**WHAT YOU WILL DO**
Reproduce every line of the data below word for word, and leave out the pictures.

**Records of scene-based questions**

begin

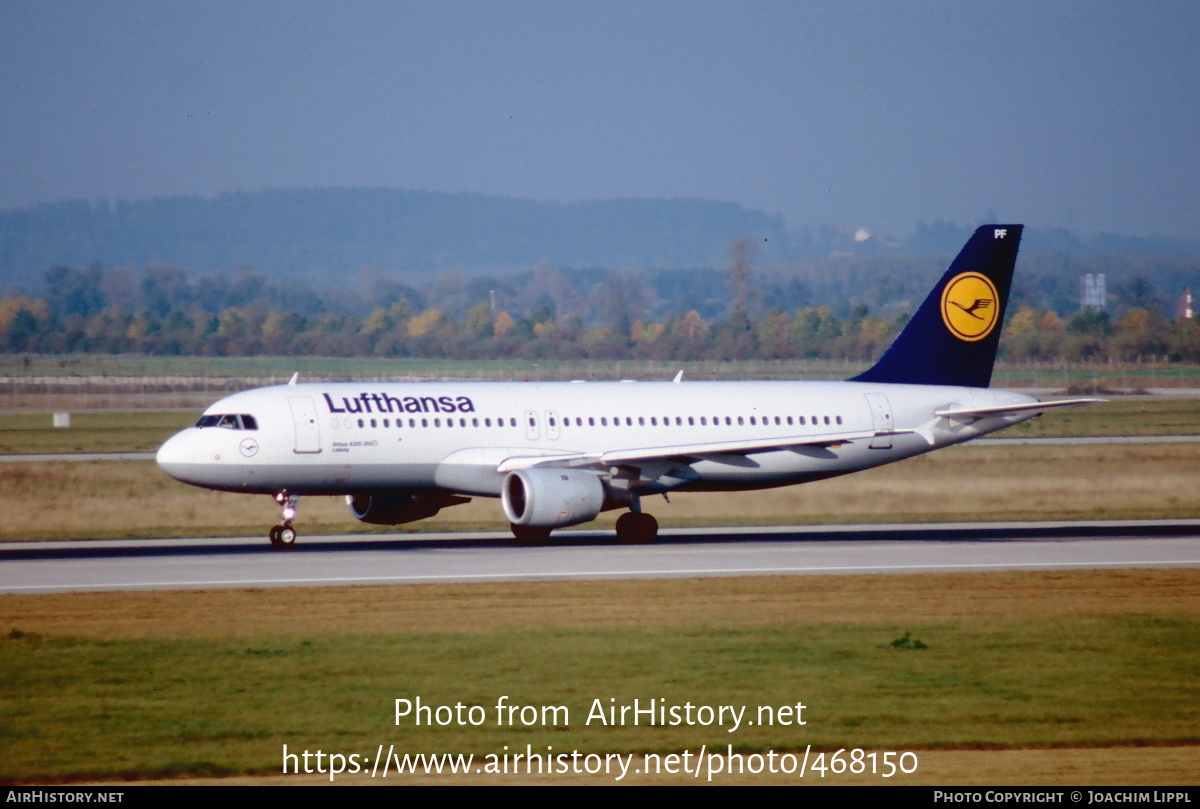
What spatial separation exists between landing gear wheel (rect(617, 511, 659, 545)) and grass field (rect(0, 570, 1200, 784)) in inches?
300

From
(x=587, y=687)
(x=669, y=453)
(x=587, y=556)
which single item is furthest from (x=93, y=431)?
(x=587, y=687)

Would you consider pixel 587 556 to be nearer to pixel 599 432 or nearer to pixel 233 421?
pixel 599 432

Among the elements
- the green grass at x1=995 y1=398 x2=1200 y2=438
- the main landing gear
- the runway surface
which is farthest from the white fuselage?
the green grass at x1=995 y1=398 x2=1200 y2=438

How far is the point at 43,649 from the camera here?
71.9 feet

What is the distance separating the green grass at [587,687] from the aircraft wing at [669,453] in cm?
1244

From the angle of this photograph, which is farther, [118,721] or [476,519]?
[476,519]

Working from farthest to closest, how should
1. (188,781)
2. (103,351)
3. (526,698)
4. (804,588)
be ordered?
(103,351), (804,588), (526,698), (188,781)

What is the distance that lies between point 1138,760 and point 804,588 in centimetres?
1229

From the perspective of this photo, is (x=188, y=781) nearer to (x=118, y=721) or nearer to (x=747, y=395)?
(x=118, y=721)

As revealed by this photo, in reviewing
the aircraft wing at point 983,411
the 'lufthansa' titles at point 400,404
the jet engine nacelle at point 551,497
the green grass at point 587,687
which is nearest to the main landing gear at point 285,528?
the 'lufthansa' titles at point 400,404

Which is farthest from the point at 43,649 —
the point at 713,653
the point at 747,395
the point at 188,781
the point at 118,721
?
the point at 747,395

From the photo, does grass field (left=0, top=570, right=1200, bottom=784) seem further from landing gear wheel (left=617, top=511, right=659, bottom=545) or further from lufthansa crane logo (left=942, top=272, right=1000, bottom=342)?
lufthansa crane logo (left=942, top=272, right=1000, bottom=342)

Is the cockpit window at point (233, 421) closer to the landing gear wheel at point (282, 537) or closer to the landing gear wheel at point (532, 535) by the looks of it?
the landing gear wheel at point (282, 537)

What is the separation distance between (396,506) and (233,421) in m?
4.53
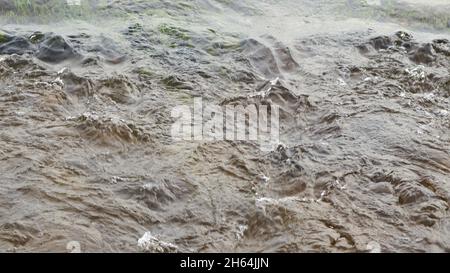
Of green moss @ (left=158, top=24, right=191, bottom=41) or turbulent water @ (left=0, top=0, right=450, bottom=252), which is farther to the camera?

end

**ANSWER BELOW**
What spatial separation exists between landing gear wheel (rect(617, 511, 659, 545)) and grass field (rect(0, 570, 1200, 784)) in inches?
300

From
(x=587, y=687)
(x=669, y=453)
(x=587, y=556)
which single item is furthest from (x=93, y=431)?
(x=587, y=687)

Would you consider pixel 587 556 to be nearer to pixel 599 432 or nearer to pixel 233 421?
pixel 599 432

Among the elements
- the green grass at x1=995 y1=398 x2=1200 y2=438
- the main landing gear
- the runway surface
which is farthest from the white fuselage?
the green grass at x1=995 y1=398 x2=1200 y2=438

How far is the point at 43,649 from the camera here?
71.9 feet

What is the distance separating the green grass at [587,687] from the aircraft wing at [669,453] in cm?
1244

From the angle of this photograph, which is farther, [118,721] or [476,519]?
[476,519]

Working from farthest to closest, how should
1. (188,781)
2. (103,351)
3. (526,698)
4. (804,588)
be ordered?
(103,351), (804,588), (526,698), (188,781)

What is the distance that lies between point 1138,760 and point 804,588 in centimetres?
1229

From the perspective of this photo, is (x=188, y=781) nearer to (x=118, y=721) or nearer to (x=747, y=395)?
(x=118, y=721)

As revealed by this photo, in reviewing
the aircraft wing at point 983,411
the 'lufthansa' titles at point 400,404
the jet engine nacelle at point 551,497
the green grass at point 587,687
which is nearest to the main landing gear at point 285,528?
the 'lufthansa' titles at point 400,404

Which is farthest from the point at 43,649 —
the point at 713,653
the point at 747,395
the point at 188,781
the point at 118,721
?
the point at 747,395

From the photo, does grass field (left=0, top=570, right=1200, bottom=784) seem further from landing gear wheel (left=617, top=511, right=659, bottom=545) or further from lufthansa crane logo (left=942, top=272, right=1000, bottom=342)?
lufthansa crane logo (left=942, top=272, right=1000, bottom=342)

Is the cockpit window at point (233, 421) closer to the landing gear wheel at point (282, 537) or closer to the landing gear wheel at point (532, 535) by the looks of it?
the landing gear wheel at point (282, 537)

What is the separation distance between (396,506) and (233,421) in m?
4.53
Of green moss @ (left=158, top=24, right=191, bottom=41) or turbulent water @ (left=0, top=0, right=450, bottom=252), which is farther to the camera?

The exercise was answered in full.